Mom was cancer free again, but the second round of chemo took a terrible toll on her body. She had severe numbness in her hands and feet. She struggled through therapy to try to improve her coordination, but she just wasn’t the same person anymore. Not only did she have trouble moving but she was also having trouble concentrating too. Nerve damage is a common, but not often discussed side-effect of chemo. This went on for another year. She came for a visit, and I noticed that she was starting to slur her words. The following week she was beyond slurring, she was loosing her ability to speak. She had another scan and the cancer was back, she had multiple brain tumors. Her doctor wouldn’t admit it, but the nurse did, she was Stage 4, terminally ill. But she soldiered on…hopeful. She was put on steroids and the improvement was immediate, we could talk on the phone againn and she didn’t struggle to get the words out so much anymore.

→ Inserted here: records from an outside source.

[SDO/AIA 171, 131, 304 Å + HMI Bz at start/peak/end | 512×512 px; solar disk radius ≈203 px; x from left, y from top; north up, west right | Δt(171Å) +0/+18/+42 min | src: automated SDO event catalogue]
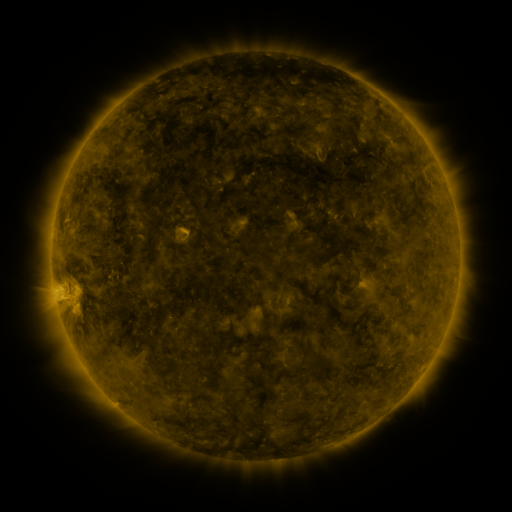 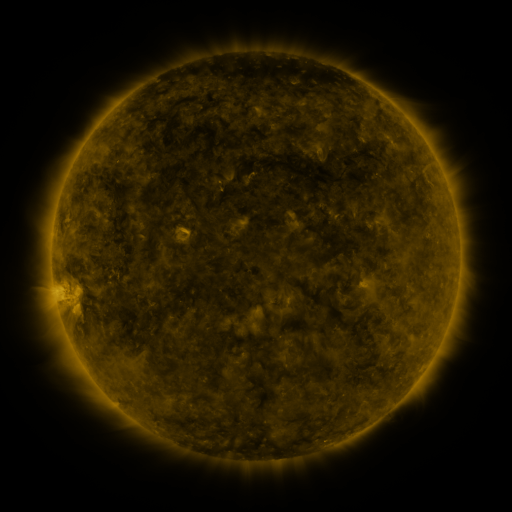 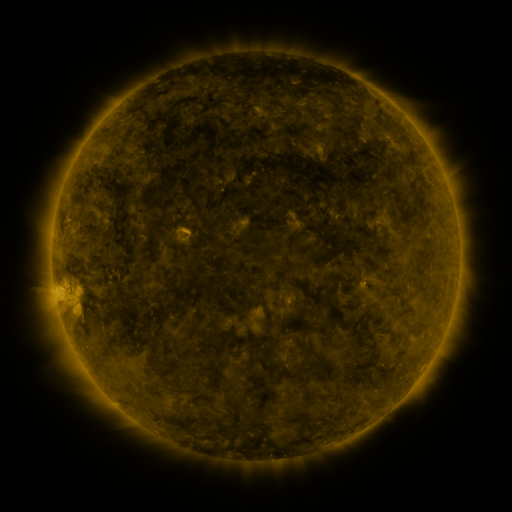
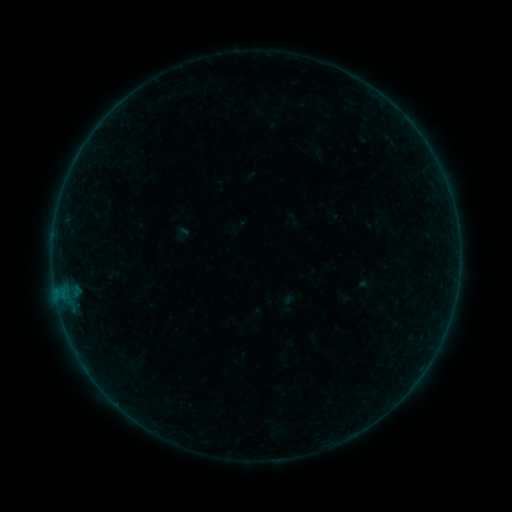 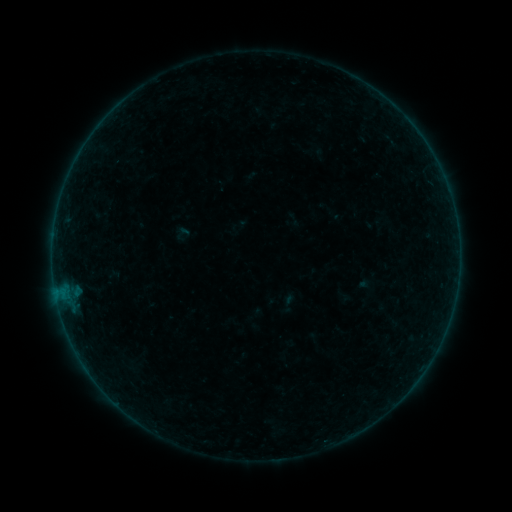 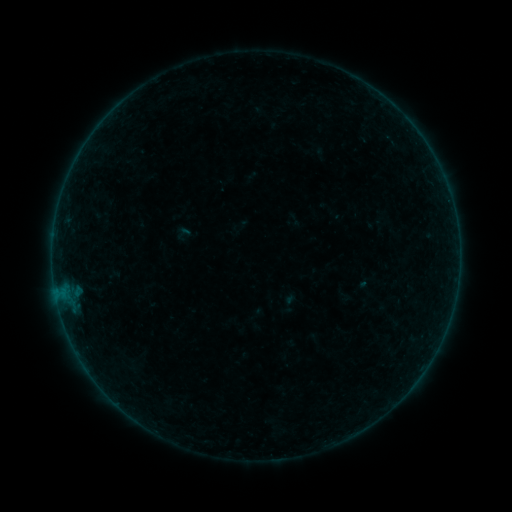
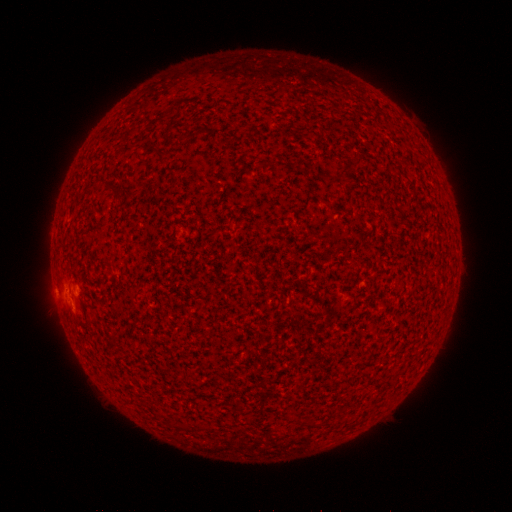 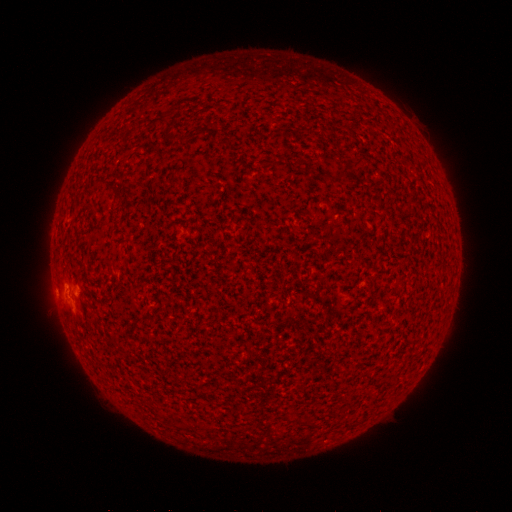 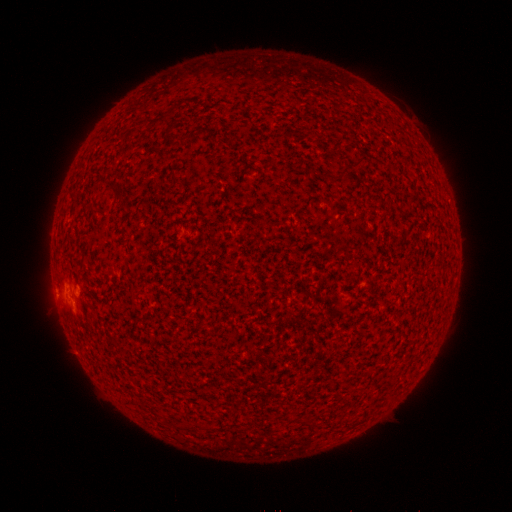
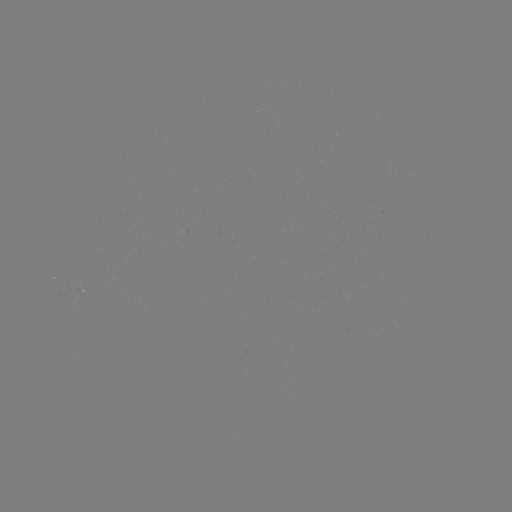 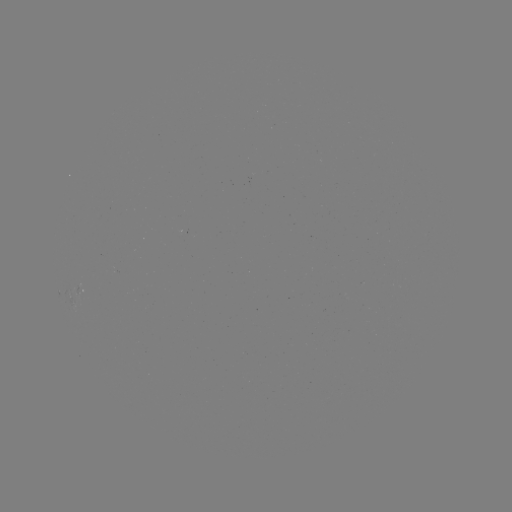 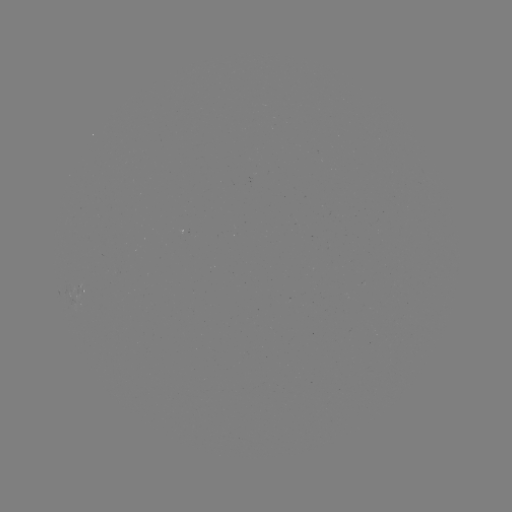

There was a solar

Her physician recommended radiation, which I think ultimately was what took her away for good. Following the first treament she ceased to improved and soon had trouble moving the left side of her body. Despite this her doctor recommended additional radiation. She degenerated quickly. She could barely communicate, or move, and her doctor grudingly admitted that she was terminal, and should placed in hospice.
Hospice was a godsend, everyone was so helpful and caring. She’d have moments where she could smile, and fotunately for me, the last thing she ever told me was that she loved me. The hands that used to paint and draw turned into unuseable claws, her whole body started to become more and more rigid. I never heard her speak again.

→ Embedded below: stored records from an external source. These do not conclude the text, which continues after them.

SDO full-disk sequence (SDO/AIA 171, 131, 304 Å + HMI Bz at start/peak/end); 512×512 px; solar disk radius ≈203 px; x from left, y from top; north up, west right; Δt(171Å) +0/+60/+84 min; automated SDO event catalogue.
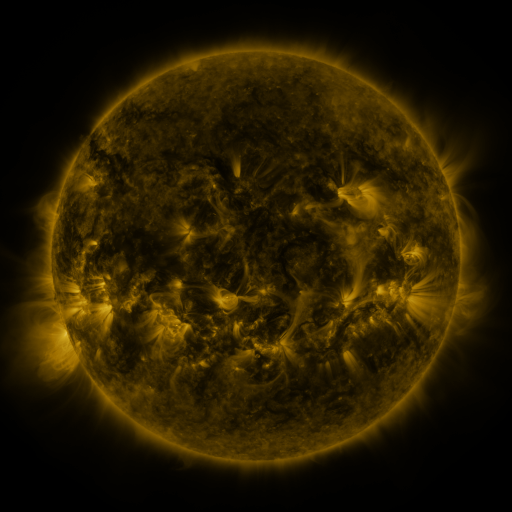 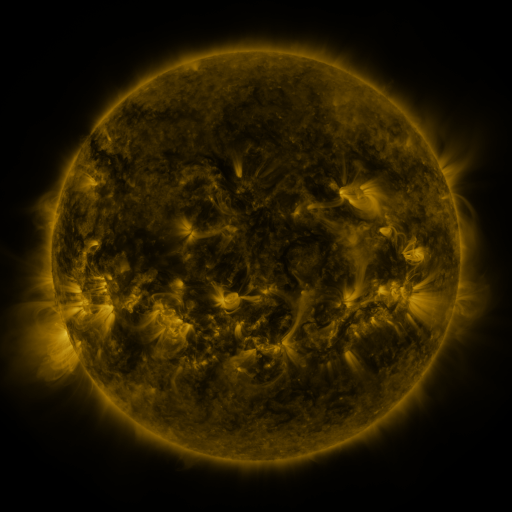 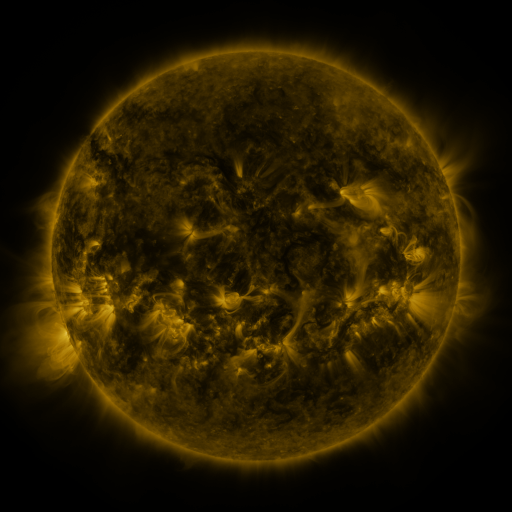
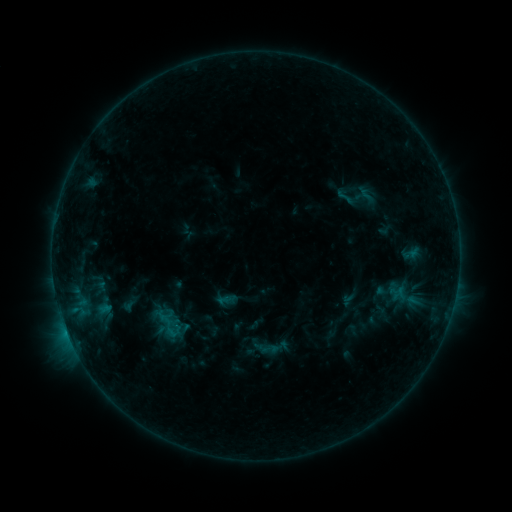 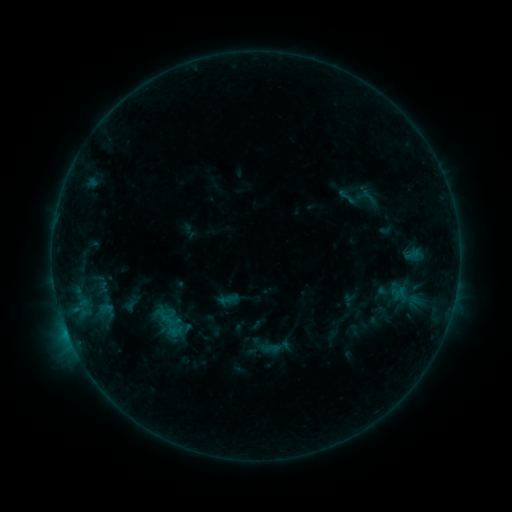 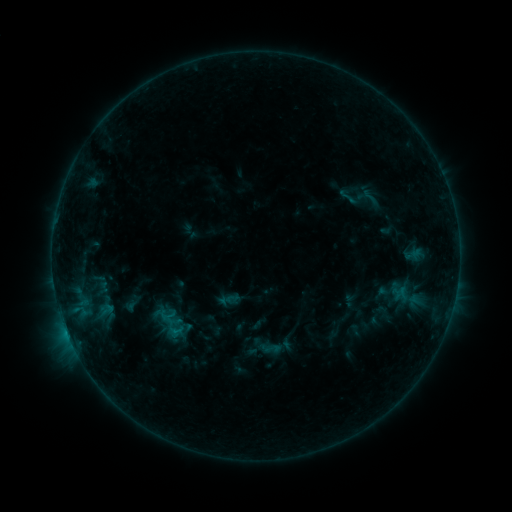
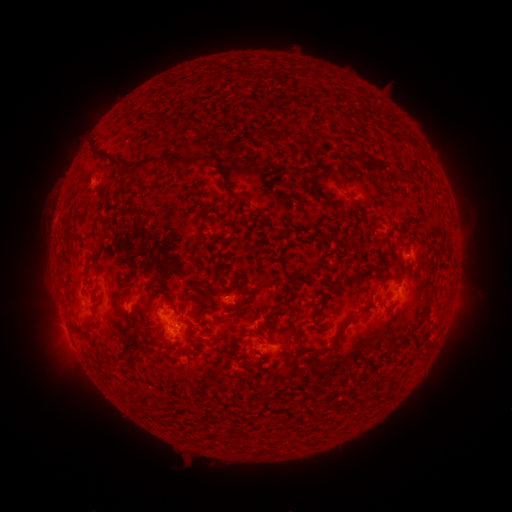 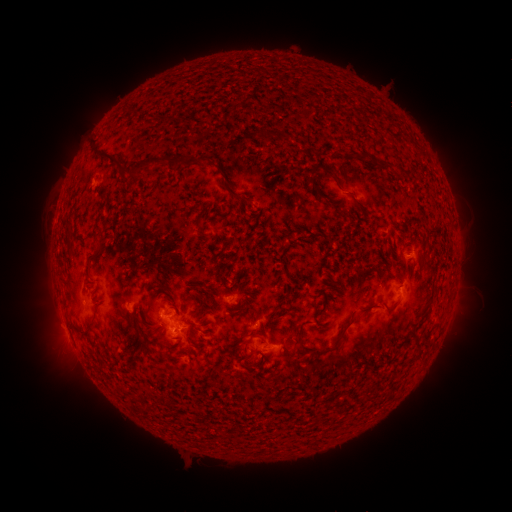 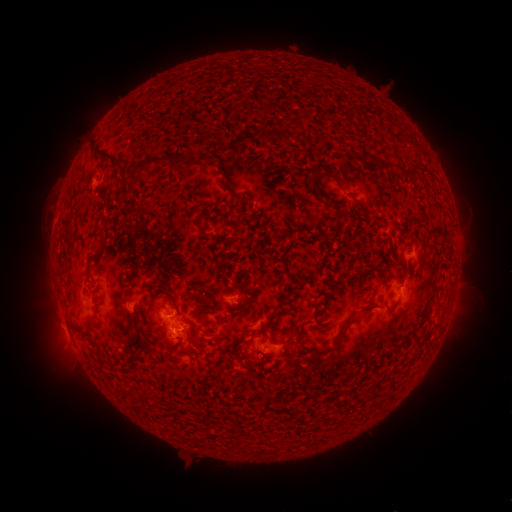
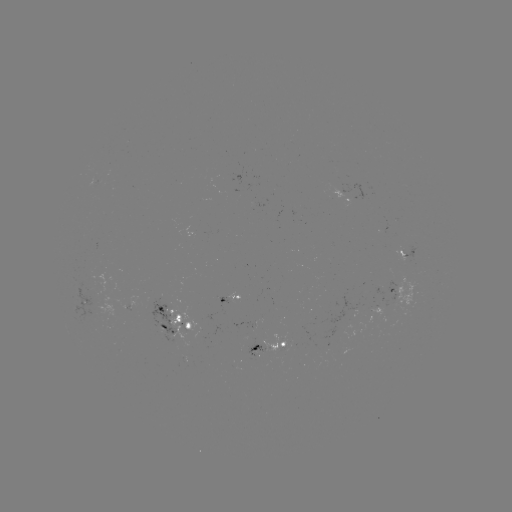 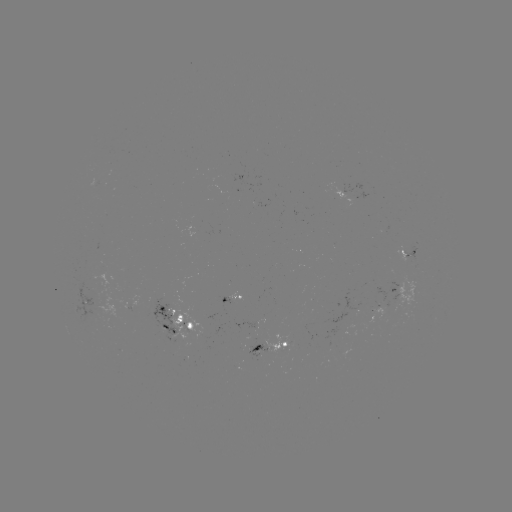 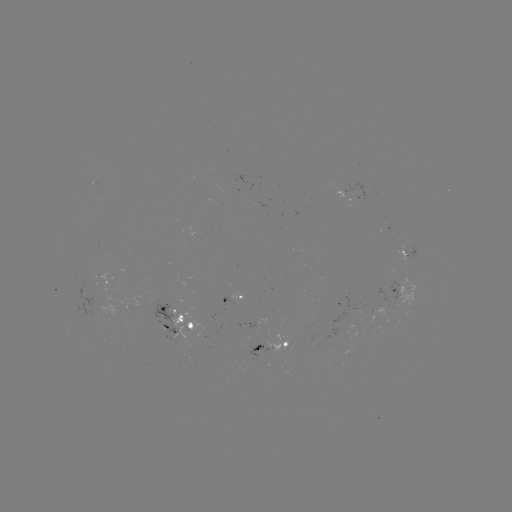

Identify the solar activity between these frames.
emerging-flux region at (96, 310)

Her illness had been long, and her decline had been very drawn out, I even had a book that hospice provided that helped me understand what to expect. The day she died I knew it was coming, she exhibited all the signs the book told me about. I’d been saying goodbye every day, I’d even asked her to let go and stop fighting, I was as prepared as you can be. But watching her take her last breath and her heart stop beating was beyond words. I spent the next year not being able to comprehend that she was gone. She fought so hard and remained ever hopeful, because she wanted to see her grandson grow up.
So far research has taught the medical community a lot, there are a lot of success stories out there, but for every success there are a lot of failures. I hope that someday other families don’t have to go through what mine has, selfishly I hope I don’t face the same future as my mother. So I donate every year to Susan G. Komen, and to other charities that support cancer research. If I had $5000, I’d give it right this second.